DATA PROVIDED:

★ ★ ★ ★ ★ ★ ★

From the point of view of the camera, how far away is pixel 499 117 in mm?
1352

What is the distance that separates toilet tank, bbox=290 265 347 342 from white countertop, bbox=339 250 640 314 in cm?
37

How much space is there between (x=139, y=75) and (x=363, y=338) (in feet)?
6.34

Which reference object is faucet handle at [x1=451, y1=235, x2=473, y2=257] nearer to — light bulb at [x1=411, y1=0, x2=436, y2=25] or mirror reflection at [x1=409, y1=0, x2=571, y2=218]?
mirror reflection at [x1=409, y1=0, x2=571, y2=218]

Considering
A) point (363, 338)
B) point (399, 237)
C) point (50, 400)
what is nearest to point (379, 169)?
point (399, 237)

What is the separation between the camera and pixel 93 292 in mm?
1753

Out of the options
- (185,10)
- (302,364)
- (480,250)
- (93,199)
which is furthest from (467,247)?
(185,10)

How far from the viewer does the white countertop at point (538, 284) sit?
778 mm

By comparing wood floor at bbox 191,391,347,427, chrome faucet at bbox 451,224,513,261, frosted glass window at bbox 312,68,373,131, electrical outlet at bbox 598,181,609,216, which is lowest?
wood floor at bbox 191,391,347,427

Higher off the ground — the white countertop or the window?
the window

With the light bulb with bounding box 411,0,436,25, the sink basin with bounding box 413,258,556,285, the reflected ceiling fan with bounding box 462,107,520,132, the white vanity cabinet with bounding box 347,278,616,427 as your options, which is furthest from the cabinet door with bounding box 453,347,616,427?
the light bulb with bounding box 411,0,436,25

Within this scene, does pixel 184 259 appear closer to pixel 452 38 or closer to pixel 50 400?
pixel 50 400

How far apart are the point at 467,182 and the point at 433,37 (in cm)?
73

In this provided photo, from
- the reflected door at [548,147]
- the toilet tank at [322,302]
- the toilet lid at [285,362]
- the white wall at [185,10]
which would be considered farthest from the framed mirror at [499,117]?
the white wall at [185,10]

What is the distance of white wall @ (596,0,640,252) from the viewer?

★ ★ ★ ★ ★ ★ ★

WHAT IS NEEDED:
Copy out, word for word, the stretch of lines from the one containing "By comparing wood" through the last line above.

FINISHED TASK:
By comparing wood floor at bbox 191,391,347,427, chrome faucet at bbox 451,224,513,261, frosted glass window at bbox 312,68,373,131, electrical outlet at bbox 598,181,609,216, which is lowest?
wood floor at bbox 191,391,347,427

Higher off the ground — the white countertop or the window?
the window

With the light bulb with bounding box 411,0,436,25, the sink basin with bounding box 413,258,556,285, the reflected ceiling fan with bounding box 462,107,520,132, the white vanity cabinet with bounding box 347,278,616,427 as your options, which is furthest from the cabinet door with bounding box 453,347,616,427?
the light bulb with bounding box 411,0,436,25

Within this scene, does pixel 184 259 appear closer to pixel 452 38 or closer to pixel 50 400?
pixel 50 400

How far apart are the point at 467,182 and the point at 433,37 (in cm)?
73

In this provided photo, from
- the reflected door at [548,147]
- the toilet tank at [322,302]
- the toilet lid at [285,362]
- the white wall at [185,10]
which would be considered farthest from the framed mirror at [499,117]?
the white wall at [185,10]

What is the distance of white wall @ (596,0,640,252) from the viewer?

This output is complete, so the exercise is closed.